Dikutip dari situs resmi Hyundai, beberapa komponen mobil rawan terkena air bertekanan, jika salah-salah disemprotkan, bisa jadi bagian tersebut menjadi bermasalah. Berikut tiga komponen yang perlu diwaspadai ketika mencuci mobil menggunakan air bertekanan.

Sensor-sensor
Komponen ini erat kaitannya dengan kelistrikan. Salah satunya adalah sensor parkir yang rentan kotor dan beresiko saat pencucian dengan air bertekanan, karena di bawah sel plastik ada sensor yang rawan terkena air.

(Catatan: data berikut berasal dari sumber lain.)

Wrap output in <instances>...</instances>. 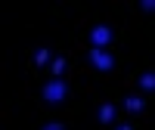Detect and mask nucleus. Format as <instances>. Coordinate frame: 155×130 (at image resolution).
<instances>
[{
	"label": "nucleus",
	"mask_w": 155,
	"mask_h": 130,
	"mask_svg": "<svg viewBox=\"0 0 155 130\" xmlns=\"http://www.w3.org/2000/svg\"><path fill=\"white\" fill-rule=\"evenodd\" d=\"M143 9L146 12H155V0H143Z\"/></svg>",
	"instance_id": "1a4fd4ad"
},
{
	"label": "nucleus",
	"mask_w": 155,
	"mask_h": 130,
	"mask_svg": "<svg viewBox=\"0 0 155 130\" xmlns=\"http://www.w3.org/2000/svg\"><path fill=\"white\" fill-rule=\"evenodd\" d=\"M115 130H134L130 124H118V127H115Z\"/></svg>",
	"instance_id": "9b49d317"
},
{
	"label": "nucleus",
	"mask_w": 155,
	"mask_h": 130,
	"mask_svg": "<svg viewBox=\"0 0 155 130\" xmlns=\"http://www.w3.org/2000/svg\"><path fill=\"white\" fill-rule=\"evenodd\" d=\"M143 106H146L143 96H127V99H124V109H127V112H134V115H137V112H143Z\"/></svg>",
	"instance_id": "39448f33"
},
{
	"label": "nucleus",
	"mask_w": 155,
	"mask_h": 130,
	"mask_svg": "<svg viewBox=\"0 0 155 130\" xmlns=\"http://www.w3.org/2000/svg\"><path fill=\"white\" fill-rule=\"evenodd\" d=\"M65 96H68V84L62 81V77H53V81L44 87V99L50 102V106H59Z\"/></svg>",
	"instance_id": "f257e3e1"
},
{
	"label": "nucleus",
	"mask_w": 155,
	"mask_h": 130,
	"mask_svg": "<svg viewBox=\"0 0 155 130\" xmlns=\"http://www.w3.org/2000/svg\"><path fill=\"white\" fill-rule=\"evenodd\" d=\"M115 121V106L112 102H102L99 106V124H112Z\"/></svg>",
	"instance_id": "20e7f679"
},
{
	"label": "nucleus",
	"mask_w": 155,
	"mask_h": 130,
	"mask_svg": "<svg viewBox=\"0 0 155 130\" xmlns=\"http://www.w3.org/2000/svg\"><path fill=\"white\" fill-rule=\"evenodd\" d=\"M44 130H65V127H62V124H56V121H53V124H47Z\"/></svg>",
	"instance_id": "9d476101"
},
{
	"label": "nucleus",
	"mask_w": 155,
	"mask_h": 130,
	"mask_svg": "<svg viewBox=\"0 0 155 130\" xmlns=\"http://www.w3.org/2000/svg\"><path fill=\"white\" fill-rule=\"evenodd\" d=\"M65 65H68L65 59H62V56H56V59H53V77H62V71H65Z\"/></svg>",
	"instance_id": "6e6552de"
},
{
	"label": "nucleus",
	"mask_w": 155,
	"mask_h": 130,
	"mask_svg": "<svg viewBox=\"0 0 155 130\" xmlns=\"http://www.w3.org/2000/svg\"><path fill=\"white\" fill-rule=\"evenodd\" d=\"M109 41H112V28H106V25H96V28L90 31V44H93V47L106 50V47H109Z\"/></svg>",
	"instance_id": "7ed1b4c3"
},
{
	"label": "nucleus",
	"mask_w": 155,
	"mask_h": 130,
	"mask_svg": "<svg viewBox=\"0 0 155 130\" xmlns=\"http://www.w3.org/2000/svg\"><path fill=\"white\" fill-rule=\"evenodd\" d=\"M140 90H155V71H143L140 74Z\"/></svg>",
	"instance_id": "423d86ee"
},
{
	"label": "nucleus",
	"mask_w": 155,
	"mask_h": 130,
	"mask_svg": "<svg viewBox=\"0 0 155 130\" xmlns=\"http://www.w3.org/2000/svg\"><path fill=\"white\" fill-rule=\"evenodd\" d=\"M90 65H93L96 71H112V68H115V59L106 53V50L93 47V50H90Z\"/></svg>",
	"instance_id": "f03ea898"
},
{
	"label": "nucleus",
	"mask_w": 155,
	"mask_h": 130,
	"mask_svg": "<svg viewBox=\"0 0 155 130\" xmlns=\"http://www.w3.org/2000/svg\"><path fill=\"white\" fill-rule=\"evenodd\" d=\"M34 62H37V65H47V62H50V50H47V47H37Z\"/></svg>",
	"instance_id": "0eeeda50"
}]
</instances>
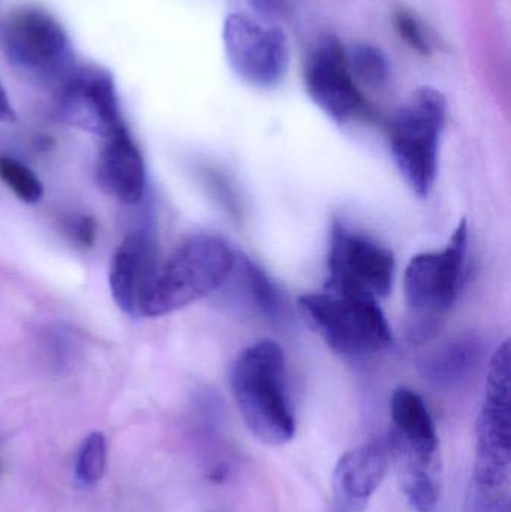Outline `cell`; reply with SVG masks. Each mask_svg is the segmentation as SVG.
I'll return each instance as SVG.
<instances>
[{
	"instance_id": "obj_16",
	"label": "cell",
	"mask_w": 511,
	"mask_h": 512,
	"mask_svg": "<svg viewBox=\"0 0 511 512\" xmlns=\"http://www.w3.org/2000/svg\"><path fill=\"white\" fill-rule=\"evenodd\" d=\"M230 276L234 277L237 295L249 310L273 325L288 321L290 307L281 289L255 262L236 256Z\"/></svg>"
},
{
	"instance_id": "obj_11",
	"label": "cell",
	"mask_w": 511,
	"mask_h": 512,
	"mask_svg": "<svg viewBox=\"0 0 511 512\" xmlns=\"http://www.w3.org/2000/svg\"><path fill=\"white\" fill-rule=\"evenodd\" d=\"M6 53L21 68L35 72L57 71L69 56V41L62 24L44 9L14 12L3 27Z\"/></svg>"
},
{
	"instance_id": "obj_8",
	"label": "cell",
	"mask_w": 511,
	"mask_h": 512,
	"mask_svg": "<svg viewBox=\"0 0 511 512\" xmlns=\"http://www.w3.org/2000/svg\"><path fill=\"white\" fill-rule=\"evenodd\" d=\"M222 39L231 69L245 83L270 89L287 74L290 48L282 30L264 27L255 18L237 12L225 20Z\"/></svg>"
},
{
	"instance_id": "obj_19",
	"label": "cell",
	"mask_w": 511,
	"mask_h": 512,
	"mask_svg": "<svg viewBox=\"0 0 511 512\" xmlns=\"http://www.w3.org/2000/svg\"><path fill=\"white\" fill-rule=\"evenodd\" d=\"M348 68L356 80L371 87H383L390 80V62L381 48L372 44H356L347 51Z\"/></svg>"
},
{
	"instance_id": "obj_14",
	"label": "cell",
	"mask_w": 511,
	"mask_h": 512,
	"mask_svg": "<svg viewBox=\"0 0 511 512\" xmlns=\"http://www.w3.org/2000/svg\"><path fill=\"white\" fill-rule=\"evenodd\" d=\"M96 182L102 191L125 204H137L146 188L143 155L126 126L104 138L96 167Z\"/></svg>"
},
{
	"instance_id": "obj_22",
	"label": "cell",
	"mask_w": 511,
	"mask_h": 512,
	"mask_svg": "<svg viewBox=\"0 0 511 512\" xmlns=\"http://www.w3.org/2000/svg\"><path fill=\"white\" fill-rule=\"evenodd\" d=\"M395 26L399 36L422 56H431L434 53L435 36L429 27L413 12L407 9H399L395 14Z\"/></svg>"
},
{
	"instance_id": "obj_26",
	"label": "cell",
	"mask_w": 511,
	"mask_h": 512,
	"mask_svg": "<svg viewBox=\"0 0 511 512\" xmlns=\"http://www.w3.org/2000/svg\"><path fill=\"white\" fill-rule=\"evenodd\" d=\"M0 474H2V460H0Z\"/></svg>"
},
{
	"instance_id": "obj_6",
	"label": "cell",
	"mask_w": 511,
	"mask_h": 512,
	"mask_svg": "<svg viewBox=\"0 0 511 512\" xmlns=\"http://www.w3.org/2000/svg\"><path fill=\"white\" fill-rule=\"evenodd\" d=\"M299 310L330 349L347 357L377 354L393 342L378 301L324 289L302 295Z\"/></svg>"
},
{
	"instance_id": "obj_18",
	"label": "cell",
	"mask_w": 511,
	"mask_h": 512,
	"mask_svg": "<svg viewBox=\"0 0 511 512\" xmlns=\"http://www.w3.org/2000/svg\"><path fill=\"white\" fill-rule=\"evenodd\" d=\"M393 435L416 441H440L425 400L416 391L401 387L390 400Z\"/></svg>"
},
{
	"instance_id": "obj_13",
	"label": "cell",
	"mask_w": 511,
	"mask_h": 512,
	"mask_svg": "<svg viewBox=\"0 0 511 512\" xmlns=\"http://www.w3.org/2000/svg\"><path fill=\"white\" fill-rule=\"evenodd\" d=\"M155 240L144 231L131 233L110 265V289L117 306L129 316H143V304L158 271Z\"/></svg>"
},
{
	"instance_id": "obj_7",
	"label": "cell",
	"mask_w": 511,
	"mask_h": 512,
	"mask_svg": "<svg viewBox=\"0 0 511 512\" xmlns=\"http://www.w3.org/2000/svg\"><path fill=\"white\" fill-rule=\"evenodd\" d=\"M393 276L395 256L386 246L333 221L324 289L378 301L389 295Z\"/></svg>"
},
{
	"instance_id": "obj_12",
	"label": "cell",
	"mask_w": 511,
	"mask_h": 512,
	"mask_svg": "<svg viewBox=\"0 0 511 512\" xmlns=\"http://www.w3.org/2000/svg\"><path fill=\"white\" fill-rule=\"evenodd\" d=\"M390 459L402 492L417 512H432L441 495L440 441H411L390 433Z\"/></svg>"
},
{
	"instance_id": "obj_9",
	"label": "cell",
	"mask_w": 511,
	"mask_h": 512,
	"mask_svg": "<svg viewBox=\"0 0 511 512\" xmlns=\"http://www.w3.org/2000/svg\"><path fill=\"white\" fill-rule=\"evenodd\" d=\"M305 86L309 98L335 122L348 123L368 111L348 68L347 50L336 36H324L312 48L305 66Z\"/></svg>"
},
{
	"instance_id": "obj_21",
	"label": "cell",
	"mask_w": 511,
	"mask_h": 512,
	"mask_svg": "<svg viewBox=\"0 0 511 512\" xmlns=\"http://www.w3.org/2000/svg\"><path fill=\"white\" fill-rule=\"evenodd\" d=\"M107 465V441L99 432L84 439L77 459V478L84 486H93L101 480Z\"/></svg>"
},
{
	"instance_id": "obj_17",
	"label": "cell",
	"mask_w": 511,
	"mask_h": 512,
	"mask_svg": "<svg viewBox=\"0 0 511 512\" xmlns=\"http://www.w3.org/2000/svg\"><path fill=\"white\" fill-rule=\"evenodd\" d=\"M480 358V345L473 337H459L441 346L423 364L426 378L453 385L470 375Z\"/></svg>"
},
{
	"instance_id": "obj_2",
	"label": "cell",
	"mask_w": 511,
	"mask_h": 512,
	"mask_svg": "<svg viewBox=\"0 0 511 512\" xmlns=\"http://www.w3.org/2000/svg\"><path fill=\"white\" fill-rule=\"evenodd\" d=\"M231 393L243 423L257 441L270 447L296 435V417L288 391L284 352L272 340L248 346L234 361Z\"/></svg>"
},
{
	"instance_id": "obj_3",
	"label": "cell",
	"mask_w": 511,
	"mask_h": 512,
	"mask_svg": "<svg viewBox=\"0 0 511 512\" xmlns=\"http://www.w3.org/2000/svg\"><path fill=\"white\" fill-rule=\"evenodd\" d=\"M236 256L224 240L212 234L189 237L159 265L141 315H168L218 291L228 282Z\"/></svg>"
},
{
	"instance_id": "obj_5",
	"label": "cell",
	"mask_w": 511,
	"mask_h": 512,
	"mask_svg": "<svg viewBox=\"0 0 511 512\" xmlns=\"http://www.w3.org/2000/svg\"><path fill=\"white\" fill-rule=\"evenodd\" d=\"M446 117L443 93L422 87L399 107L390 122V152L399 173L420 198L431 194L437 179L438 150Z\"/></svg>"
},
{
	"instance_id": "obj_23",
	"label": "cell",
	"mask_w": 511,
	"mask_h": 512,
	"mask_svg": "<svg viewBox=\"0 0 511 512\" xmlns=\"http://www.w3.org/2000/svg\"><path fill=\"white\" fill-rule=\"evenodd\" d=\"M74 236L75 240L84 248L92 246L96 239L95 221L89 218V216H83V218L78 219L74 227Z\"/></svg>"
},
{
	"instance_id": "obj_25",
	"label": "cell",
	"mask_w": 511,
	"mask_h": 512,
	"mask_svg": "<svg viewBox=\"0 0 511 512\" xmlns=\"http://www.w3.org/2000/svg\"><path fill=\"white\" fill-rule=\"evenodd\" d=\"M279 0H252L255 6L260 9L261 12H275L278 9Z\"/></svg>"
},
{
	"instance_id": "obj_24",
	"label": "cell",
	"mask_w": 511,
	"mask_h": 512,
	"mask_svg": "<svg viewBox=\"0 0 511 512\" xmlns=\"http://www.w3.org/2000/svg\"><path fill=\"white\" fill-rule=\"evenodd\" d=\"M15 111L12 108L11 102H9L8 96H6L5 90H3L2 84H0V122H14Z\"/></svg>"
},
{
	"instance_id": "obj_15",
	"label": "cell",
	"mask_w": 511,
	"mask_h": 512,
	"mask_svg": "<svg viewBox=\"0 0 511 512\" xmlns=\"http://www.w3.org/2000/svg\"><path fill=\"white\" fill-rule=\"evenodd\" d=\"M392 466L389 444L366 442L345 453L336 463L333 484L339 498L350 505H363L383 484Z\"/></svg>"
},
{
	"instance_id": "obj_1",
	"label": "cell",
	"mask_w": 511,
	"mask_h": 512,
	"mask_svg": "<svg viewBox=\"0 0 511 512\" xmlns=\"http://www.w3.org/2000/svg\"><path fill=\"white\" fill-rule=\"evenodd\" d=\"M476 460L462 512H494L506 495L511 463L510 342L489 364L477 420Z\"/></svg>"
},
{
	"instance_id": "obj_10",
	"label": "cell",
	"mask_w": 511,
	"mask_h": 512,
	"mask_svg": "<svg viewBox=\"0 0 511 512\" xmlns=\"http://www.w3.org/2000/svg\"><path fill=\"white\" fill-rule=\"evenodd\" d=\"M59 113L69 125L101 138L125 125L113 77L96 66L75 68L65 75L59 92Z\"/></svg>"
},
{
	"instance_id": "obj_4",
	"label": "cell",
	"mask_w": 511,
	"mask_h": 512,
	"mask_svg": "<svg viewBox=\"0 0 511 512\" xmlns=\"http://www.w3.org/2000/svg\"><path fill=\"white\" fill-rule=\"evenodd\" d=\"M468 224L459 222L446 248L414 256L404 277L411 339L425 342L458 300L468 252Z\"/></svg>"
},
{
	"instance_id": "obj_20",
	"label": "cell",
	"mask_w": 511,
	"mask_h": 512,
	"mask_svg": "<svg viewBox=\"0 0 511 512\" xmlns=\"http://www.w3.org/2000/svg\"><path fill=\"white\" fill-rule=\"evenodd\" d=\"M0 180L23 203L36 204L44 195V188L38 177L17 159L0 158Z\"/></svg>"
}]
</instances>
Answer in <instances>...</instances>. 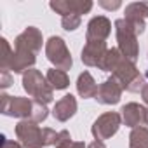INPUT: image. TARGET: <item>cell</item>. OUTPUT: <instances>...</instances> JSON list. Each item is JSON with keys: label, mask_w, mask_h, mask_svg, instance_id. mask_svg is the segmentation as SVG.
Listing matches in <instances>:
<instances>
[{"label": "cell", "mask_w": 148, "mask_h": 148, "mask_svg": "<svg viewBox=\"0 0 148 148\" xmlns=\"http://www.w3.org/2000/svg\"><path fill=\"white\" fill-rule=\"evenodd\" d=\"M131 148H148V129L146 127H134L129 138Z\"/></svg>", "instance_id": "e0dca14e"}, {"label": "cell", "mask_w": 148, "mask_h": 148, "mask_svg": "<svg viewBox=\"0 0 148 148\" xmlns=\"http://www.w3.org/2000/svg\"><path fill=\"white\" fill-rule=\"evenodd\" d=\"M45 54L52 64H56L59 70H70L71 66V56L70 51L61 37H51L45 45Z\"/></svg>", "instance_id": "52a82bcc"}, {"label": "cell", "mask_w": 148, "mask_h": 148, "mask_svg": "<svg viewBox=\"0 0 148 148\" xmlns=\"http://www.w3.org/2000/svg\"><path fill=\"white\" fill-rule=\"evenodd\" d=\"M2 75H4V84H2V86H4V87H7V86H9V82H11V80H9V75H7V73H5V70H4V71H2Z\"/></svg>", "instance_id": "d4e9b609"}, {"label": "cell", "mask_w": 148, "mask_h": 148, "mask_svg": "<svg viewBox=\"0 0 148 148\" xmlns=\"http://www.w3.org/2000/svg\"><path fill=\"white\" fill-rule=\"evenodd\" d=\"M16 51L12 54L11 70L16 73L25 71L28 66L35 64V56L42 49V33L35 26H28L18 38H16Z\"/></svg>", "instance_id": "6da1fadb"}, {"label": "cell", "mask_w": 148, "mask_h": 148, "mask_svg": "<svg viewBox=\"0 0 148 148\" xmlns=\"http://www.w3.org/2000/svg\"><path fill=\"white\" fill-rule=\"evenodd\" d=\"M99 5H101V7H105V9L115 11V9H119V7H120V2H105V0H101Z\"/></svg>", "instance_id": "44dd1931"}, {"label": "cell", "mask_w": 148, "mask_h": 148, "mask_svg": "<svg viewBox=\"0 0 148 148\" xmlns=\"http://www.w3.org/2000/svg\"><path fill=\"white\" fill-rule=\"evenodd\" d=\"M148 18V2H132L125 7V21L136 33L145 32V19Z\"/></svg>", "instance_id": "8fae6325"}, {"label": "cell", "mask_w": 148, "mask_h": 148, "mask_svg": "<svg viewBox=\"0 0 148 148\" xmlns=\"http://www.w3.org/2000/svg\"><path fill=\"white\" fill-rule=\"evenodd\" d=\"M23 86H25L26 92L32 98H35L37 103L45 105V103L52 101V89L38 70H28V73H25Z\"/></svg>", "instance_id": "5b68a950"}, {"label": "cell", "mask_w": 148, "mask_h": 148, "mask_svg": "<svg viewBox=\"0 0 148 148\" xmlns=\"http://www.w3.org/2000/svg\"><path fill=\"white\" fill-rule=\"evenodd\" d=\"M115 30H117L119 51L122 52L124 58H127L131 63H134L138 58V51H139L138 49V33L134 32V28L125 19H117Z\"/></svg>", "instance_id": "277c9868"}, {"label": "cell", "mask_w": 148, "mask_h": 148, "mask_svg": "<svg viewBox=\"0 0 148 148\" xmlns=\"http://www.w3.org/2000/svg\"><path fill=\"white\" fill-rule=\"evenodd\" d=\"M75 112H77V101H75V98H73L71 94H66V96H63V99H59L56 103V106L52 110V115H54V119L64 122L70 117H73Z\"/></svg>", "instance_id": "9a60e30c"}, {"label": "cell", "mask_w": 148, "mask_h": 148, "mask_svg": "<svg viewBox=\"0 0 148 148\" xmlns=\"http://www.w3.org/2000/svg\"><path fill=\"white\" fill-rule=\"evenodd\" d=\"M112 32V23L105 16H96L87 25V40H106Z\"/></svg>", "instance_id": "4fadbf2b"}, {"label": "cell", "mask_w": 148, "mask_h": 148, "mask_svg": "<svg viewBox=\"0 0 148 148\" xmlns=\"http://www.w3.org/2000/svg\"><path fill=\"white\" fill-rule=\"evenodd\" d=\"M2 148H21L16 141H9L5 138H2Z\"/></svg>", "instance_id": "7402d4cb"}, {"label": "cell", "mask_w": 148, "mask_h": 148, "mask_svg": "<svg viewBox=\"0 0 148 148\" xmlns=\"http://www.w3.org/2000/svg\"><path fill=\"white\" fill-rule=\"evenodd\" d=\"M87 148H106V146L103 145V141H99V139H96V141H94V143H91V145H89Z\"/></svg>", "instance_id": "603a6c76"}, {"label": "cell", "mask_w": 148, "mask_h": 148, "mask_svg": "<svg viewBox=\"0 0 148 148\" xmlns=\"http://www.w3.org/2000/svg\"><path fill=\"white\" fill-rule=\"evenodd\" d=\"M37 108V101H30L28 98H11L2 96V113L9 117H28L33 120V113Z\"/></svg>", "instance_id": "8992f818"}, {"label": "cell", "mask_w": 148, "mask_h": 148, "mask_svg": "<svg viewBox=\"0 0 148 148\" xmlns=\"http://www.w3.org/2000/svg\"><path fill=\"white\" fill-rule=\"evenodd\" d=\"M77 91L82 98H96L98 94V86L94 82V79L91 77L89 71H84L82 75L79 77V82H77Z\"/></svg>", "instance_id": "2e32d148"}, {"label": "cell", "mask_w": 148, "mask_h": 148, "mask_svg": "<svg viewBox=\"0 0 148 148\" xmlns=\"http://www.w3.org/2000/svg\"><path fill=\"white\" fill-rule=\"evenodd\" d=\"M61 25H63V28H64V30H68V32H73V30H77V28L80 26V16H77V14L63 16V19H61Z\"/></svg>", "instance_id": "d6986e66"}, {"label": "cell", "mask_w": 148, "mask_h": 148, "mask_svg": "<svg viewBox=\"0 0 148 148\" xmlns=\"http://www.w3.org/2000/svg\"><path fill=\"white\" fill-rule=\"evenodd\" d=\"M54 145H56V148H70V146L73 145V143H71V138H70V132H68V131L58 132V138H56Z\"/></svg>", "instance_id": "ffe728a7"}, {"label": "cell", "mask_w": 148, "mask_h": 148, "mask_svg": "<svg viewBox=\"0 0 148 148\" xmlns=\"http://www.w3.org/2000/svg\"><path fill=\"white\" fill-rule=\"evenodd\" d=\"M51 9L61 16H80L92 9V2L91 0H56V2H51Z\"/></svg>", "instance_id": "30bf717a"}, {"label": "cell", "mask_w": 148, "mask_h": 148, "mask_svg": "<svg viewBox=\"0 0 148 148\" xmlns=\"http://www.w3.org/2000/svg\"><path fill=\"white\" fill-rule=\"evenodd\" d=\"M103 70L112 71L113 73L112 77H115L120 82V86L127 91L134 92V91H139V87L143 86V77L136 70L134 63L124 58L119 49H108V54L103 63Z\"/></svg>", "instance_id": "7a4b0ae2"}, {"label": "cell", "mask_w": 148, "mask_h": 148, "mask_svg": "<svg viewBox=\"0 0 148 148\" xmlns=\"http://www.w3.org/2000/svg\"><path fill=\"white\" fill-rule=\"evenodd\" d=\"M141 96H143L145 103L148 105V84H146V86H143V89H141Z\"/></svg>", "instance_id": "cb8c5ba5"}, {"label": "cell", "mask_w": 148, "mask_h": 148, "mask_svg": "<svg viewBox=\"0 0 148 148\" xmlns=\"http://www.w3.org/2000/svg\"><path fill=\"white\" fill-rule=\"evenodd\" d=\"M106 54H108V49L105 40H87L82 49V61L87 66H98L103 70Z\"/></svg>", "instance_id": "ba28073f"}, {"label": "cell", "mask_w": 148, "mask_h": 148, "mask_svg": "<svg viewBox=\"0 0 148 148\" xmlns=\"http://www.w3.org/2000/svg\"><path fill=\"white\" fill-rule=\"evenodd\" d=\"M16 134L21 143L28 148H42L47 145H54L58 134L52 129H40L33 120H23L16 125Z\"/></svg>", "instance_id": "3957f363"}, {"label": "cell", "mask_w": 148, "mask_h": 148, "mask_svg": "<svg viewBox=\"0 0 148 148\" xmlns=\"http://www.w3.org/2000/svg\"><path fill=\"white\" fill-rule=\"evenodd\" d=\"M122 89H124V87L120 86V82H119L115 77H112V79H108L106 82H103V84L98 87L96 99H98L99 103H103V105H115V103H119V99H120Z\"/></svg>", "instance_id": "7c38bea8"}, {"label": "cell", "mask_w": 148, "mask_h": 148, "mask_svg": "<svg viewBox=\"0 0 148 148\" xmlns=\"http://www.w3.org/2000/svg\"><path fill=\"white\" fill-rule=\"evenodd\" d=\"M47 82H49L54 89H64V87H68V84H70L66 71H63V70H49V71H47Z\"/></svg>", "instance_id": "ac0fdd59"}, {"label": "cell", "mask_w": 148, "mask_h": 148, "mask_svg": "<svg viewBox=\"0 0 148 148\" xmlns=\"http://www.w3.org/2000/svg\"><path fill=\"white\" fill-rule=\"evenodd\" d=\"M70 148H86V146H84V143H73Z\"/></svg>", "instance_id": "484cf974"}, {"label": "cell", "mask_w": 148, "mask_h": 148, "mask_svg": "<svg viewBox=\"0 0 148 148\" xmlns=\"http://www.w3.org/2000/svg\"><path fill=\"white\" fill-rule=\"evenodd\" d=\"M122 117L125 125L129 127H138L139 124H146V117H148V110L143 108L138 103H129L122 108Z\"/></svg>", "instance_id": "5bb4252c"}, {"label": "cell", "mask_w": 148, "mask_h": 148, "mask_svg": "<svg viewBox=\"0 0 148 148\" xmlns=\"http://www.w3.org/2000/svg\"><path fill=\"white\" fill-rule=\"evenodd\" d=\"M119 125H120V115L119 113H105V115H101L96 122H94V125H92V134H94V138L96 139H108L110 136H113L115 132H117V129H119Z\"/></svg>", "instance_id": "9c48e42d"}]
</instances>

Kemudian sensor kelistrikan di bagian lampu-lampu juga tidak harus dihindari dari semprotan air bertekanan. Sudah pasti bagian ini rawan konslet dan bisa saja menyebabkan kebakaran mobil. Lalu sensor ABS di bagian roda, juga rawan rusak jika kena air bertekanan.

Lapisan Anti Karat
Menyemprot dengan air bertekanan dapat mengikis lapisan anti karat yang ada di mobil, seperti di bagian rumah roda. Bahkan beberapa pencucian mobil menyikat bagian rumah roda untuk menghilangkan noda yang bandel, dan jelas memperparah rusaknya lapisan anti karat.

Bodi Mobil
Bagian ini memang paling kecil rusak akibat air bertekanan. Namun jika mobil sudah pernah di cat ulang dengan kualitas rendah, sebaiknya dihindari. Selain menimbulkan goresan dari kotoran yang menempel, nantinya juga dapat berpengaruh ke tingkat presisi cat mobil itu.

Nah sudah tahu bukan bagian-bagian mobil yang pantang di semprot. Jadi jangan sampai salah semprot, bisa-bisa biayanya bonus biaya reparasi dan penggantian komponen. Selamat mencuci mobil.